Tínhamos sido apresentados no começo da noite mas já éramos amigos de infância. Em poucas horas nossa amizade passara por vários estágios, desde o “leste o livro do Chico?”, até as piores confidências, e agora nos comportávamos como confrades, como se nossa amizade fosse mais antiga que nós mesmos. Isto é, estávamos brigando.
– Vocês, gaúchos…
– O que é que tem gaúcho?
– Pra mim gaúcho é tudo veado.
– Não radicaliza.
– Se tem que dizer que é macho, é porque não é.
– Lá no sul se diz que numa briga de gaúcho, paulista, mineiro e carioca, o gaúcho bate, o paulista apanha e o mineiro aparta.
– E o carioca?
– Fugiu.
– Viu só? Pensam que são mais machos que os outros. Diz que as bichas de Paris protestaram porque as bichas cariocas estavam invadindo o seu mercado: “Voltem para o Rio. Go home!”. Aí as bichas cariocas reagiram: “Ah, é? Então tirem as gaúchas de lá.”
– Está aí, fugiram. Mas isso tudo é mágoa porque são os gaúchos que mandam neste país. Vocês estão assim desde que nós amarramos os cavalos ali no obelisco.
– Aliás, essa fixação no obelisco…
– Gaúcho é o único brasileiro sério.
– Sem graça não é sério.
– Só o gaúcho fala português. Essa língua de vocês não existe. Paulista põe “i” onde não têm. Você falam chiando. Onde tem um “r” botam dois e onde tem dois botam quatro.
-Vocês falam espanhol errado e pensam que é português!

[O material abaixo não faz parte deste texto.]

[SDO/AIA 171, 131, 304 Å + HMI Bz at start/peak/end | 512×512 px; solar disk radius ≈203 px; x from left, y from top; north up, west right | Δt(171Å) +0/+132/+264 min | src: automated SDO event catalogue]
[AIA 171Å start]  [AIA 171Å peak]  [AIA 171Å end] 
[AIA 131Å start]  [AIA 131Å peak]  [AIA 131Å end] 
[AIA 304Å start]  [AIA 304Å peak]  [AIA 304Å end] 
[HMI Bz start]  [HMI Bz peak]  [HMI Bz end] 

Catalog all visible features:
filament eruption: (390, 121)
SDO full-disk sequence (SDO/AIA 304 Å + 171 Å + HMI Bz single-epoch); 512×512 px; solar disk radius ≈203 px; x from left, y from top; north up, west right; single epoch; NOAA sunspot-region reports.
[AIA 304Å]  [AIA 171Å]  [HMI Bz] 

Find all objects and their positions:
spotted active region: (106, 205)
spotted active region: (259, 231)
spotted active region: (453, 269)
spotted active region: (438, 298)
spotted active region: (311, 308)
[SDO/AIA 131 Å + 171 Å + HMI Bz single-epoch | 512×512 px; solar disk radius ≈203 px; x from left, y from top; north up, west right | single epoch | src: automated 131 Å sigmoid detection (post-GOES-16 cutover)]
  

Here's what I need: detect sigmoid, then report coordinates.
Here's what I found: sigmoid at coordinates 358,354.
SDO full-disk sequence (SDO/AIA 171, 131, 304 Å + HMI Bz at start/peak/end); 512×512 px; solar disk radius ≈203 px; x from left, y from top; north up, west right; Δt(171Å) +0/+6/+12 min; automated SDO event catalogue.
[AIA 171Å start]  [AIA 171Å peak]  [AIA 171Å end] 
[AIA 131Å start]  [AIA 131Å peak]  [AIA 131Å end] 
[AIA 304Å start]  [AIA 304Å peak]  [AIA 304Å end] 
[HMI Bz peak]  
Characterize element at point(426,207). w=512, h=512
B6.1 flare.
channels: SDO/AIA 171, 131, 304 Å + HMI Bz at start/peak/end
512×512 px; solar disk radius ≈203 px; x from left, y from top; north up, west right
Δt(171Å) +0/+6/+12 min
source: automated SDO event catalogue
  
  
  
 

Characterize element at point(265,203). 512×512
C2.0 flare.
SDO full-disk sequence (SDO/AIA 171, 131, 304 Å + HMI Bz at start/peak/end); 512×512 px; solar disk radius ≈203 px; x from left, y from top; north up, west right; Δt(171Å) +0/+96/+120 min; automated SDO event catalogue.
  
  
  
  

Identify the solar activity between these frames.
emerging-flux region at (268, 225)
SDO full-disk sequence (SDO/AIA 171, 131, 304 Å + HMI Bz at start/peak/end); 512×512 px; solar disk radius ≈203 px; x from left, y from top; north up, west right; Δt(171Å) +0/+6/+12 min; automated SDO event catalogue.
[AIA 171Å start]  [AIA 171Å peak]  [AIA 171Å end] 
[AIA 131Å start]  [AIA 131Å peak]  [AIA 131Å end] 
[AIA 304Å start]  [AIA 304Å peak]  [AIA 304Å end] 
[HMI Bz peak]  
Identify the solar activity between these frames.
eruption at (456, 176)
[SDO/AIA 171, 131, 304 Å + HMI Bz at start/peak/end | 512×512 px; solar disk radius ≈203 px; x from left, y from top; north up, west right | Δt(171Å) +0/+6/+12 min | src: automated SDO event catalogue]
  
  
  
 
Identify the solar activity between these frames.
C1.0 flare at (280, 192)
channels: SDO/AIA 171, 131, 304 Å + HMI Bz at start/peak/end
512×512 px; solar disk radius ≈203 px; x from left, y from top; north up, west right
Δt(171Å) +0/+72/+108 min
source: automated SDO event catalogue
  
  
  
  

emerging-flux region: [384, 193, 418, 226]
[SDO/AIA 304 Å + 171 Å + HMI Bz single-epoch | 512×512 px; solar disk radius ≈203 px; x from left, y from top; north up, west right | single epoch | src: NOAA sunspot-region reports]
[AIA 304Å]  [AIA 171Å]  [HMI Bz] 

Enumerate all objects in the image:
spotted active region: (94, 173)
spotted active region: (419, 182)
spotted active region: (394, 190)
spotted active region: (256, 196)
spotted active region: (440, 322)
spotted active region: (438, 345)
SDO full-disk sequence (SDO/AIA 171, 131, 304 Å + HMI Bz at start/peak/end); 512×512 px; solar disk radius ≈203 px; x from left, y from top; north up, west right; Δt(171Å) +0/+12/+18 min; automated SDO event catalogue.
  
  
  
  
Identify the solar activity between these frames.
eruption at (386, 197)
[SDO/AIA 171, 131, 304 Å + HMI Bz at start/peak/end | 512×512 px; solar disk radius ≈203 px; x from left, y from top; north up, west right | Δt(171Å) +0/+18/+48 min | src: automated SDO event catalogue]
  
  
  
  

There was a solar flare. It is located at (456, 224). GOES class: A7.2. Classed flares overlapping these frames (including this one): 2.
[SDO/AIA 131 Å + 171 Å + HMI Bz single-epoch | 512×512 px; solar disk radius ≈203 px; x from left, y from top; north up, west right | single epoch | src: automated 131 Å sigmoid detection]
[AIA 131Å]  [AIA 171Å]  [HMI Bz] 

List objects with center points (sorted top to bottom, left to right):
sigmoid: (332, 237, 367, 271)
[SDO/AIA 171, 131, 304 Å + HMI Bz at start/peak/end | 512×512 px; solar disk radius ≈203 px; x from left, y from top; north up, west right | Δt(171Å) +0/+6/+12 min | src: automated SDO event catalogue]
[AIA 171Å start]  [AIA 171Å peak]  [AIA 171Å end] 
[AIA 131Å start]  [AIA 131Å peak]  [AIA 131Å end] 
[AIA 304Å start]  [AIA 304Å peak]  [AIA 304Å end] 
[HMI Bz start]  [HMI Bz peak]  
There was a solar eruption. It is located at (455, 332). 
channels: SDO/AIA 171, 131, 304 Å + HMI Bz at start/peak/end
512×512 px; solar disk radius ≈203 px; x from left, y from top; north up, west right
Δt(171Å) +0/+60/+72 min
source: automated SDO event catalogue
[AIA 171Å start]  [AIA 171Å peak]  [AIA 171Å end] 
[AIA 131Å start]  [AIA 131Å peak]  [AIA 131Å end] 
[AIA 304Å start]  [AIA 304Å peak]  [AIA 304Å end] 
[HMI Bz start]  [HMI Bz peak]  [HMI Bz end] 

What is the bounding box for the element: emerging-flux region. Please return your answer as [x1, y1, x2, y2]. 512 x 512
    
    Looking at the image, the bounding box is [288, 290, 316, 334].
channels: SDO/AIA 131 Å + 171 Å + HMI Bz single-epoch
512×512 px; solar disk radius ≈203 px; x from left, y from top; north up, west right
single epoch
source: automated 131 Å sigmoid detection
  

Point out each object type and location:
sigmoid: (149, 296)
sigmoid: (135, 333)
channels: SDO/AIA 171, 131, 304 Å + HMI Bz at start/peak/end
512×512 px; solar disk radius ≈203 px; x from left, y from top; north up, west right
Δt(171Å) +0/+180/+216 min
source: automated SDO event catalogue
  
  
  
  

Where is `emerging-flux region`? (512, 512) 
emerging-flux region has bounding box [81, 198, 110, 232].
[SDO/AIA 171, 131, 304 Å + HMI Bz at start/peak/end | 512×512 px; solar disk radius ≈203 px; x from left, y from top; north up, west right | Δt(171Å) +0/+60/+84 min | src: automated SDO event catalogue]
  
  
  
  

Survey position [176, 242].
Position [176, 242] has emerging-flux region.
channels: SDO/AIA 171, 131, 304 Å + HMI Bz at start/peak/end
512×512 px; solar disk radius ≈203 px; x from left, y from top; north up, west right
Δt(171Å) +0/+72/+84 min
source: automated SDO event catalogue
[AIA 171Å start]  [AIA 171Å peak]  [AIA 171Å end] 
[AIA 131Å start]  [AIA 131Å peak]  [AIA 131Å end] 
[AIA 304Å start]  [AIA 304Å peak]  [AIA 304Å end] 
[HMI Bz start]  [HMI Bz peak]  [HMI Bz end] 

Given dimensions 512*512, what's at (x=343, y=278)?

– Mas o que a gente diz é pra valer. Não é como carioca que diz uma coisa e quer dizer outra.
– Ah, é?
– É. Quando carioca encontra alguém e diz: “Meu querido!”, quer dizer que não se lembra do nome. “Precisamos nos ver” quer dizer “está combinado, eu não procuro você e você não me procura”.
– O que vocês não aguentam é que nós, cariocas, somos meu ip informais, bem-humorados…
– Isso é mito. Entra num “Grajaú-Leblon” lotado na Nossa Senhora de Copacabana, às três da tarde, no verão, que eu quero ver o bom humor.
– Não radicaliza.
– Os mitos cariocas. O Zico, por exemplo…
– Eu sabia. Eu sabia que ia chegar no Zico!
– O Zico é uma entidade abstrata criada pelo inconsciente coletivo do Maracanã.
– O Campeão do Mundo. Campeão do Mundo!
– Porque não entrou um inglês no calcanhar dele. Se encosta um, o Zico cai.
– É. O bom é o Batista.
– Não troco um Batista por dois Zicos.
– Ai, meu Deus. Ai, meu Deus!
– Outra coisa: mulher.
– Claro. Mulher. A mulher carioca não vale nada.
– Vale. Mas é sempre da mesma cor. Mulher tem que ir mudando de cor com as estações. Quando chega o verão, as gaúchas vão tostando aos poucos, como carne num braseiro de chão, até estar no ponto. Só ficam prontas mesmo em fevereiro. A carioca está sempre bem passada. É como comer churrasco em bandeja.
– É. A medida de todas as coisas, para o gaúcho, é o churrasco. A comida mais sem imaginação que existe.
– Vai dizer que comida é isto que vocês comem aqui?
– Mas bá.
Eu estava levando o chope à boca e parei.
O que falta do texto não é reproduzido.